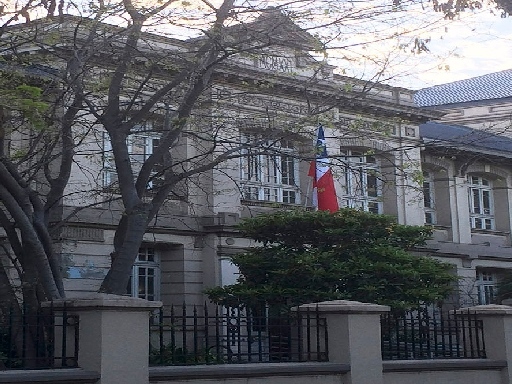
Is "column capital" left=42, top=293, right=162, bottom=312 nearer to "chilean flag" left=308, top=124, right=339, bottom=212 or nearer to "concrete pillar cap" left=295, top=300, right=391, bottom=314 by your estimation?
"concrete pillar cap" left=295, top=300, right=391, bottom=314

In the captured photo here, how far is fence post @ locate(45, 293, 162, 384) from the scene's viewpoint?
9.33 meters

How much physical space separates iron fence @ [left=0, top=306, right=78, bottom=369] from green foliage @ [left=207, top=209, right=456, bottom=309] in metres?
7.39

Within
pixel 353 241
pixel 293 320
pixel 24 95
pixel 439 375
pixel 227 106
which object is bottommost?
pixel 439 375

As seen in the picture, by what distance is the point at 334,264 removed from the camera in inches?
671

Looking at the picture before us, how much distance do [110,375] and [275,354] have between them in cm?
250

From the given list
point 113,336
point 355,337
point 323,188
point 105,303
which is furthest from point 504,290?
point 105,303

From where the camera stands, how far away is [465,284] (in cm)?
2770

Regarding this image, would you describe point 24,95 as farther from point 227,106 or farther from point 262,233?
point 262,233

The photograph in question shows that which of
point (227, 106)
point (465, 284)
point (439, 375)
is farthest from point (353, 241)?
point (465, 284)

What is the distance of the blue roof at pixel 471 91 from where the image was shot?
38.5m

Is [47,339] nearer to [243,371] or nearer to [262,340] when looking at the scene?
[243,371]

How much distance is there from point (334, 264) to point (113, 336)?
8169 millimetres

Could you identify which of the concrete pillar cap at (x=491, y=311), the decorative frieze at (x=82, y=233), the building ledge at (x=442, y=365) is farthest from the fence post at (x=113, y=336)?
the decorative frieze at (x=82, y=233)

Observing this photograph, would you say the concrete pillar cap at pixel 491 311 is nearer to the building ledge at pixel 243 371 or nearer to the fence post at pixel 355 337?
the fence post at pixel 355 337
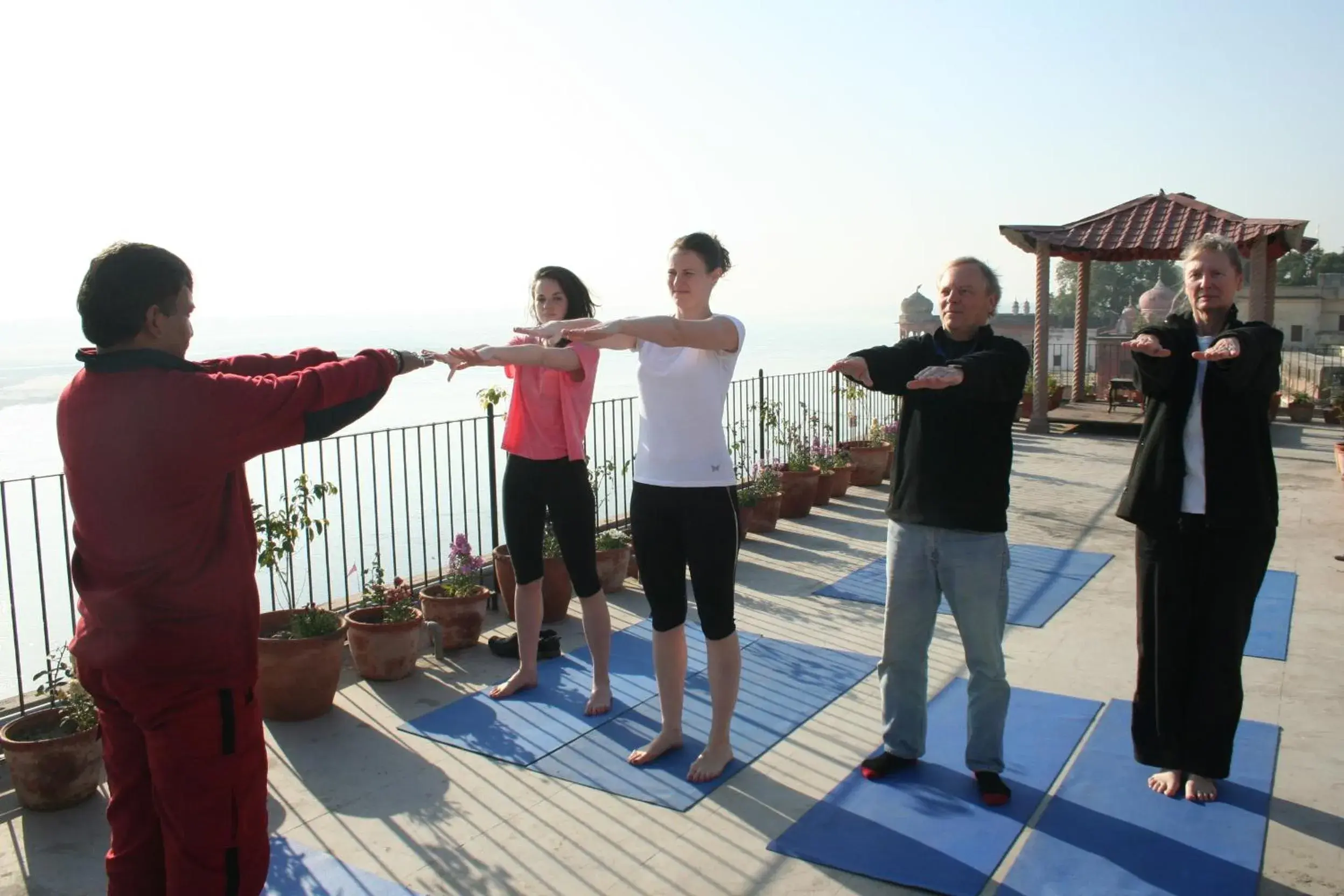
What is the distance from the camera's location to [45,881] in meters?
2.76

=====

**CHALLENGE:**
Recast the stretch of the material from its start through the line containing "9.33 meters", both ends included, as a Markdown table with the columns Row and Material line. Number each line, skip blank lines, and omit the pictures.

**SOLVED PROBLEM:**
| Row | Material line |
|---|---|
| 1 | Is "column capital" left=42, top=293, right=162, bottom=312 nearer to "chilean flag" left=308, top=124, right=339, bottom=212 or nearer to "concrete pillar cap" left=295, top=300, right=391, bottom=314 by your estimation? |
| 2 | "concrete pillar cap" left=295, top=300, right=391, bottom=314 |
| 3 | In the captured photo here, how far is fence post @ locate(45, 293, 162, 384) from the scene's viewpoint? |
| 4 | 9.33 meters |